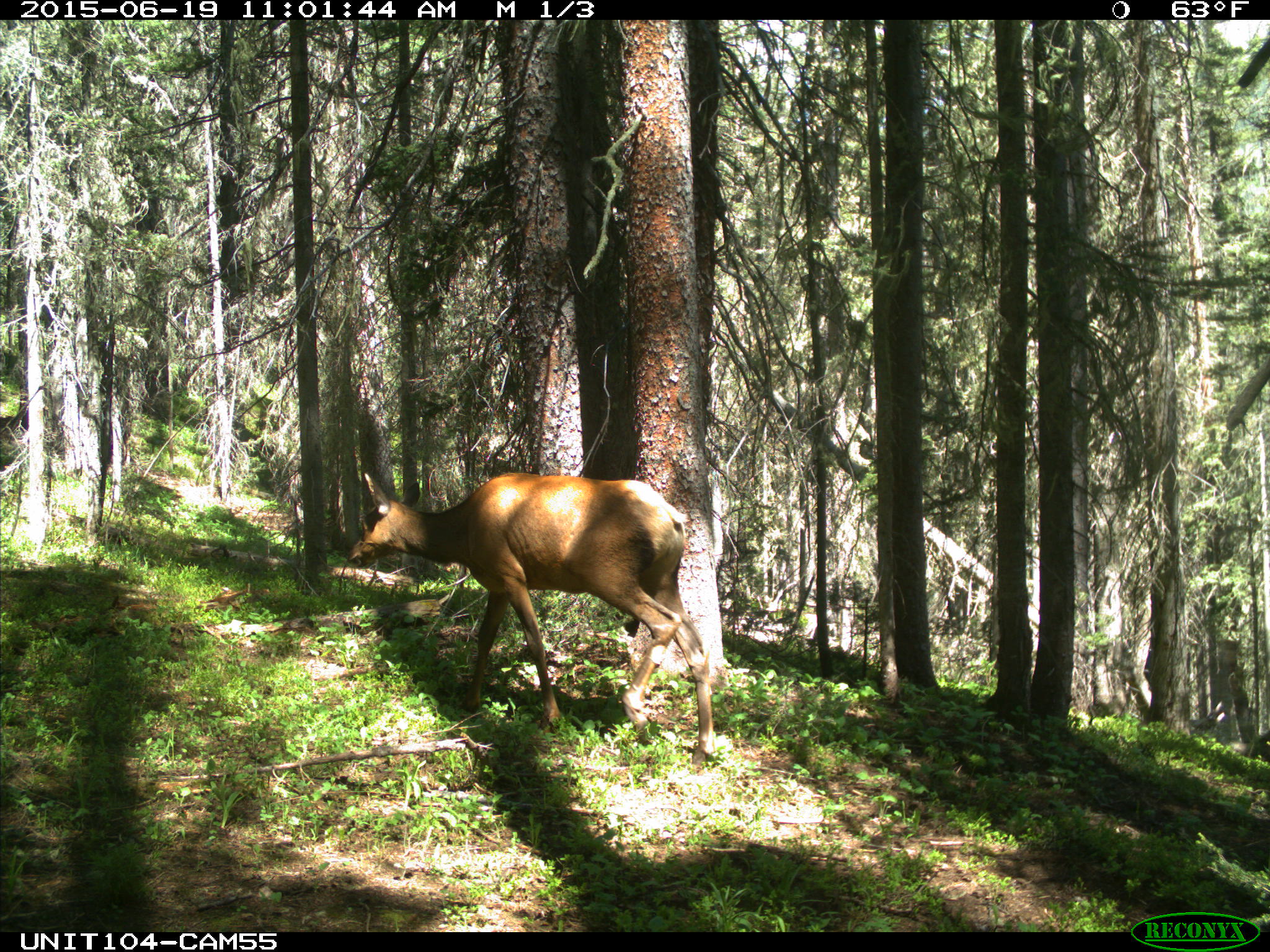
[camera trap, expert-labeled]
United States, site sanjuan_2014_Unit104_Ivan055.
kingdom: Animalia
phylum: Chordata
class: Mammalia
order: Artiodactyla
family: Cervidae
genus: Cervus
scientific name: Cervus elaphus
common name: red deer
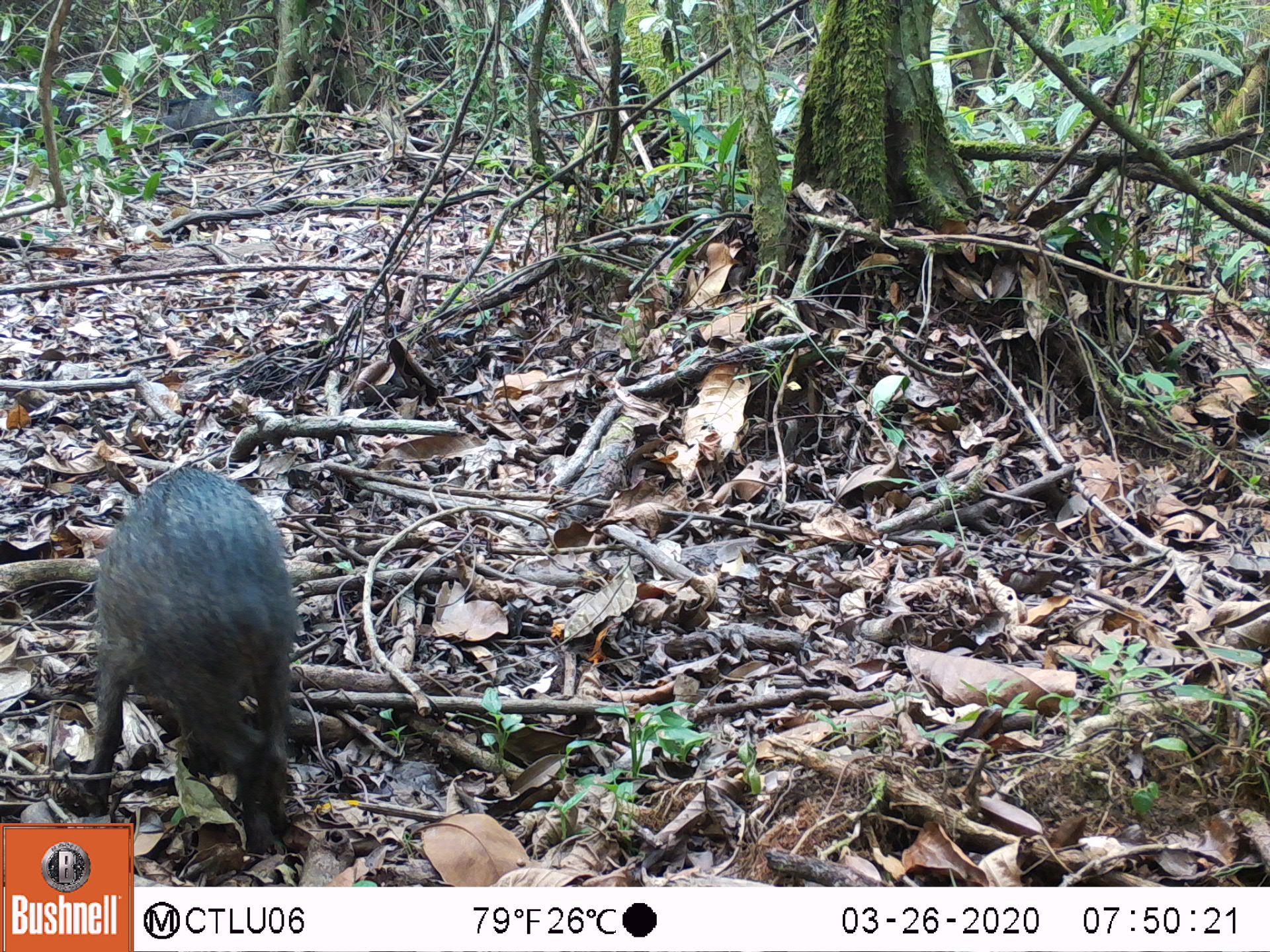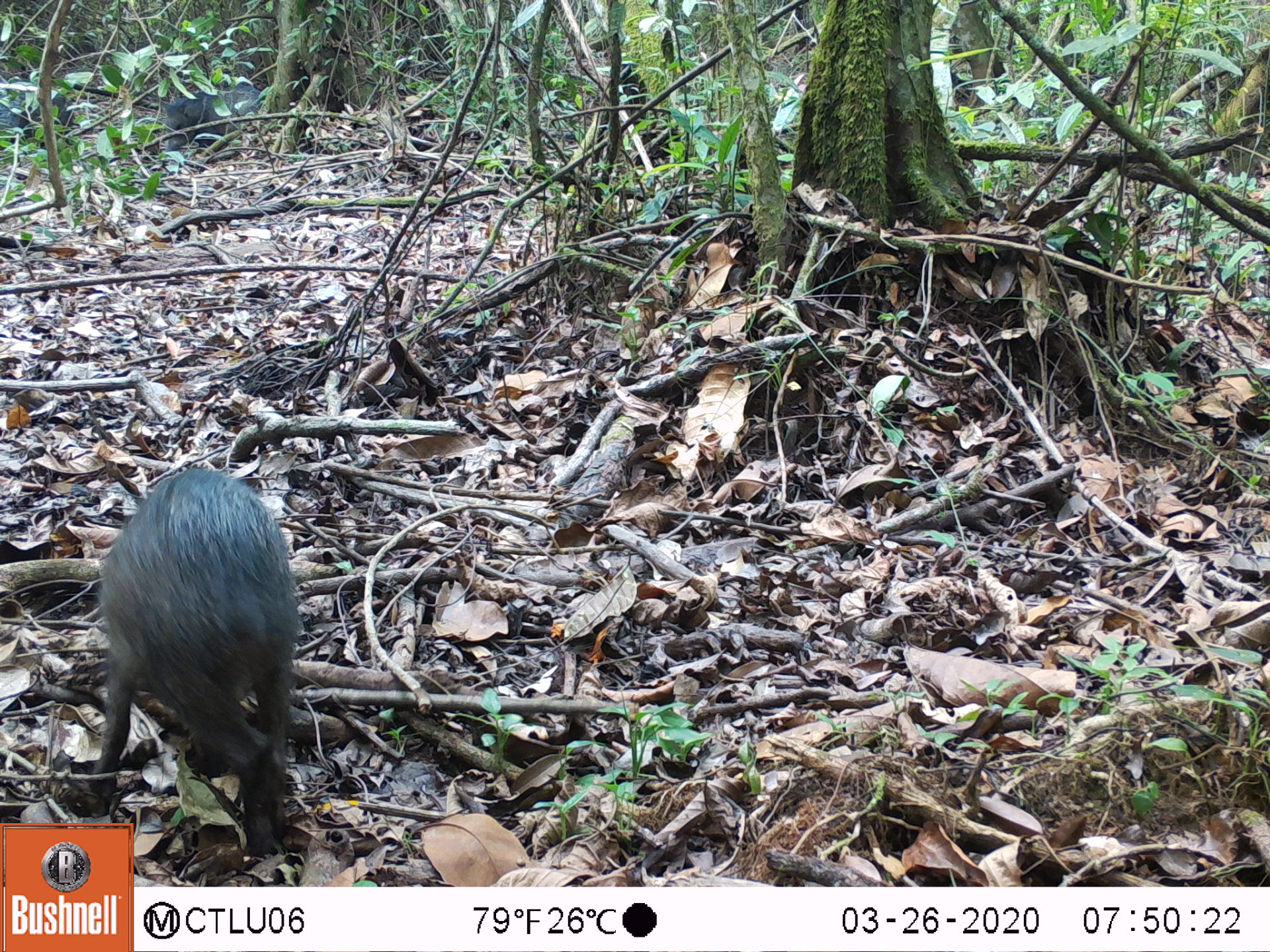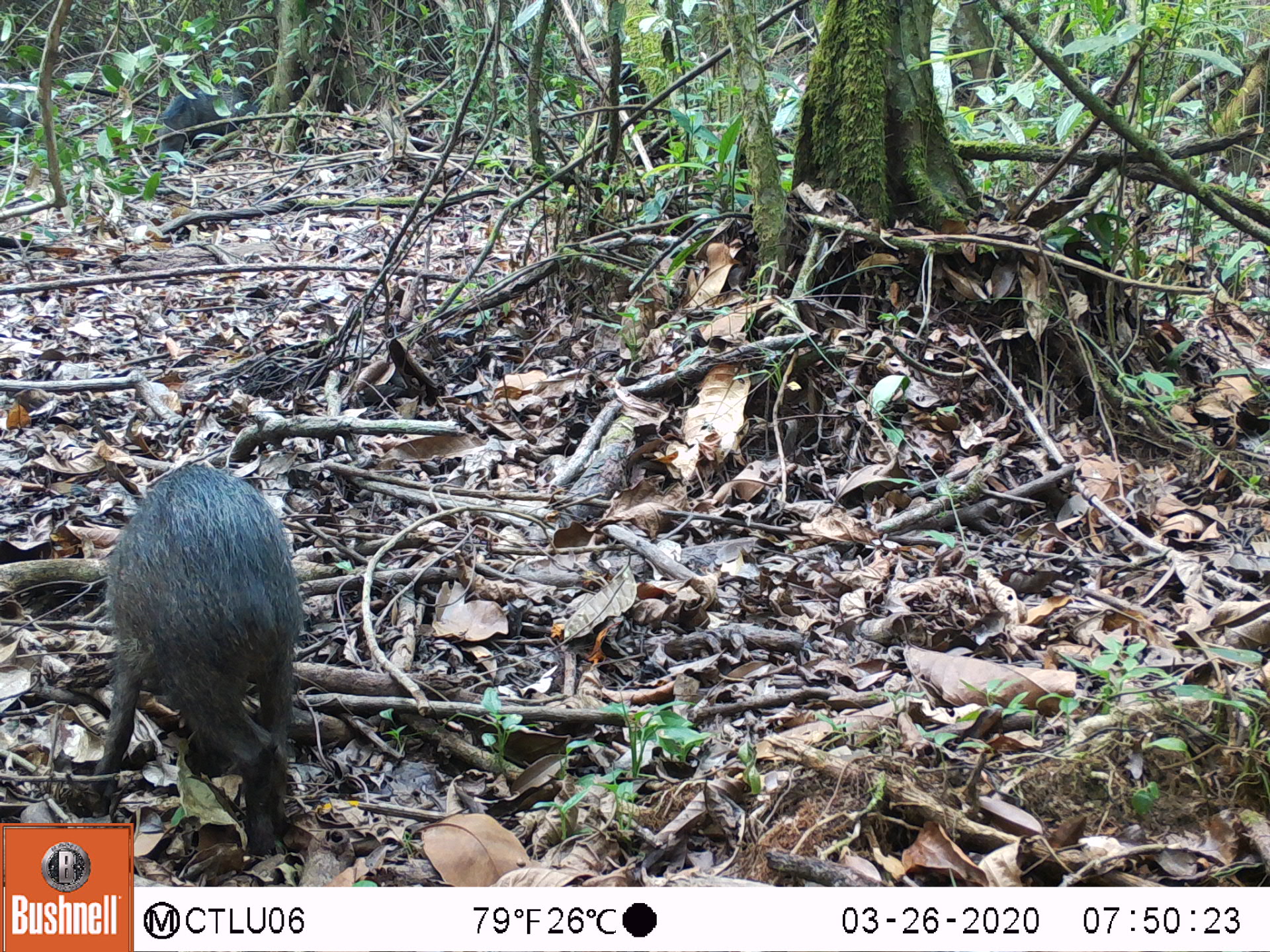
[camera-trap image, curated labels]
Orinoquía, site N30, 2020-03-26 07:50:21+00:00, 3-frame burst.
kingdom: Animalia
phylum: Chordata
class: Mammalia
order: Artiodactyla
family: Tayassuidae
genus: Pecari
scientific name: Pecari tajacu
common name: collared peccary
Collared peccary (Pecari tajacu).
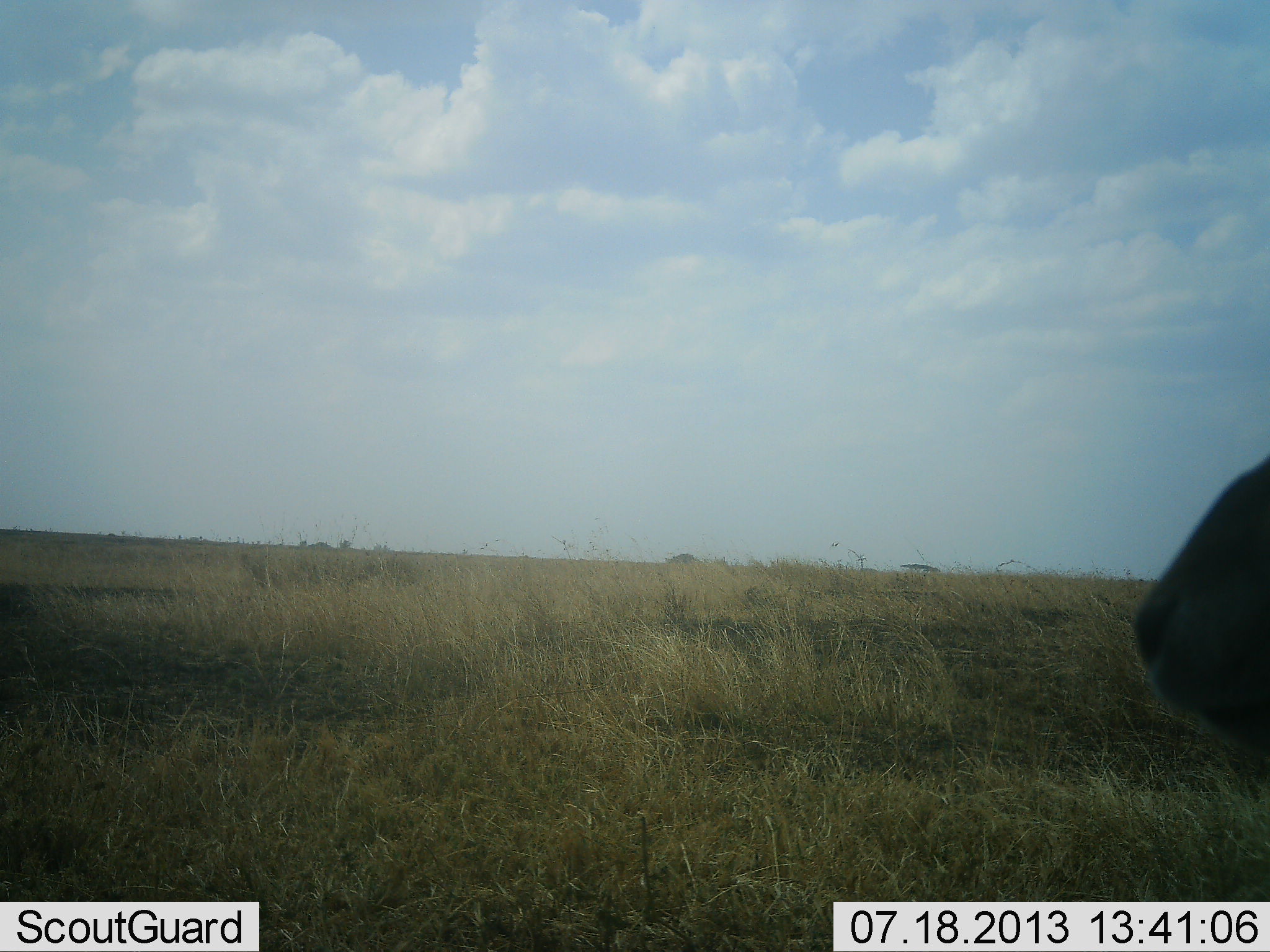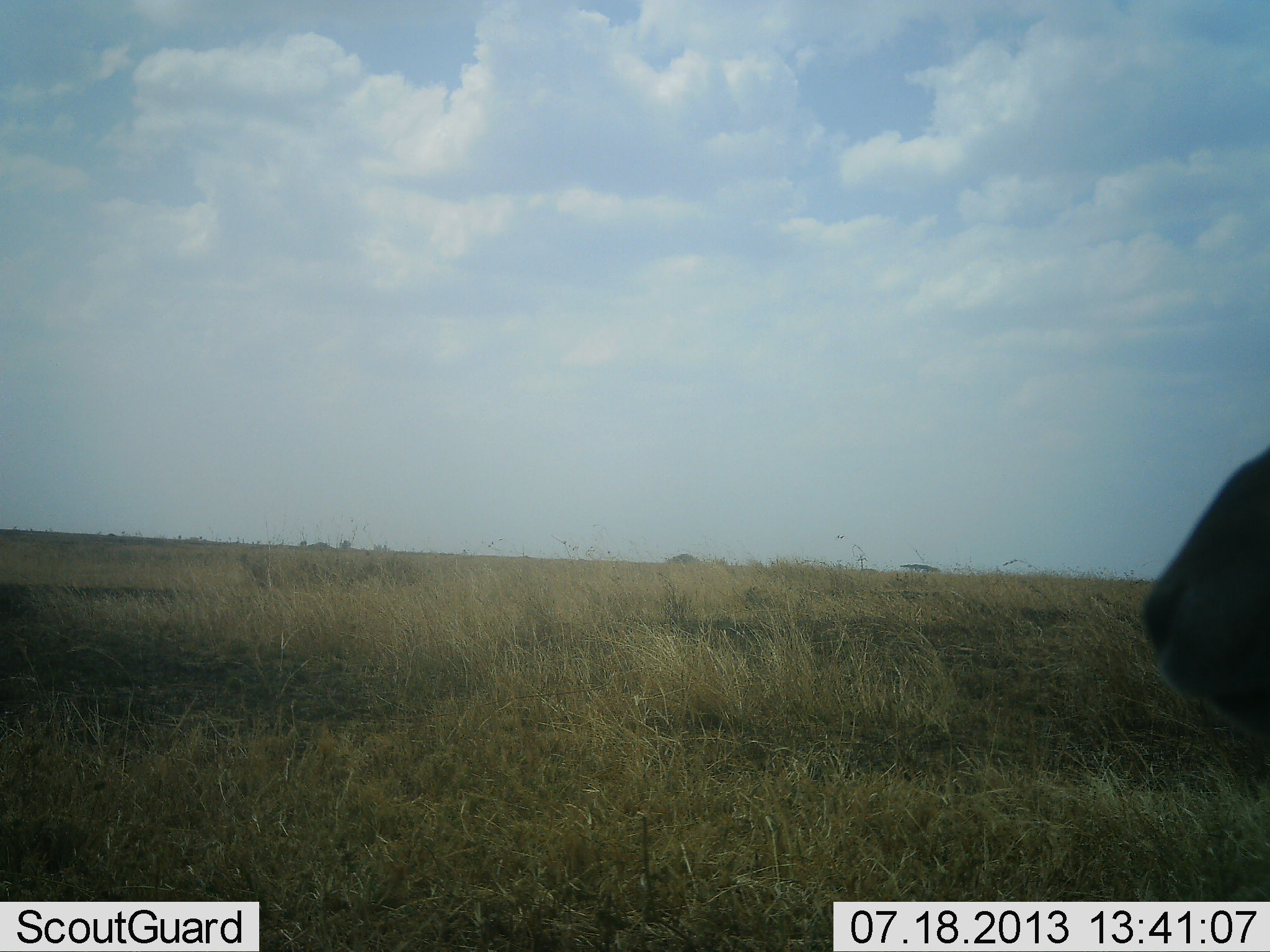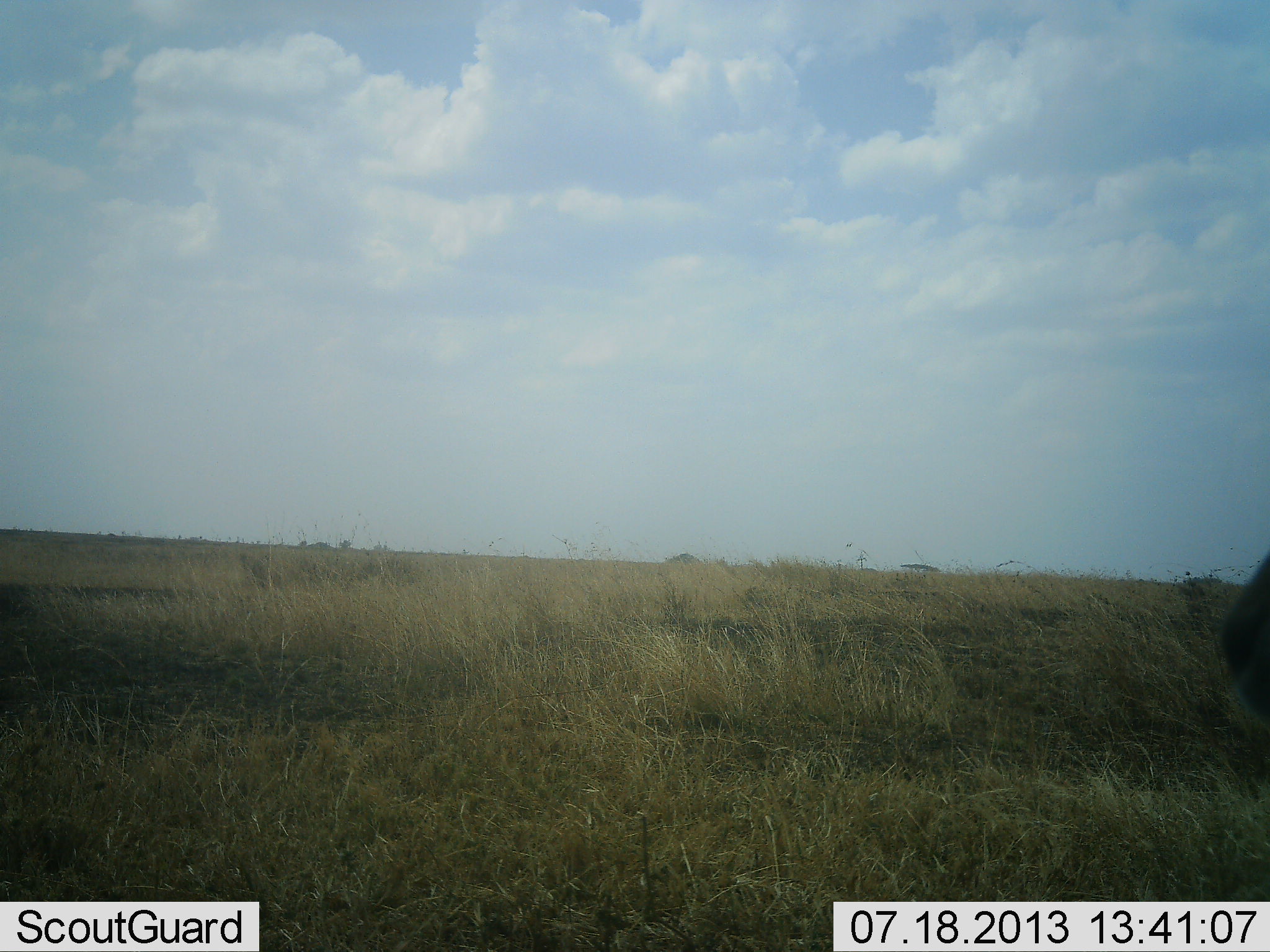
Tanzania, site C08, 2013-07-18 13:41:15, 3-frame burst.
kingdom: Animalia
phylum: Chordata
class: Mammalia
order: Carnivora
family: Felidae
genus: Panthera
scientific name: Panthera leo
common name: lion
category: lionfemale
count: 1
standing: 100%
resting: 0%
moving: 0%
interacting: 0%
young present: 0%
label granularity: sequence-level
:::
§ WORK ORDER:
Start at the line that contains "family: Tayassuidae" and retype every line through the end of the entries above, both ends included. Exclude all pictures.

§ RESULT OF THIS EXERCISE:
family: Tayassuidae
genus: Pecari
scientific name: Pecari tajacu
common name: collared peccary
Collared peccary (Pecari tajacu).
Tanzania, site C08, 2013-07-18 13:41:15, 3-frame burst.
kingdom: Animalia
phylum: Chordata
class: Mammalia
order: Carnivora
family: Felidae
genus: Panthera
scientific name: Panthera leo
common name: lion
category: lionfemale
count: 1
standing: 100%
resting: 0%
moving: 0%
interacting: 0%
young present: 0%
label granularity: sequence-level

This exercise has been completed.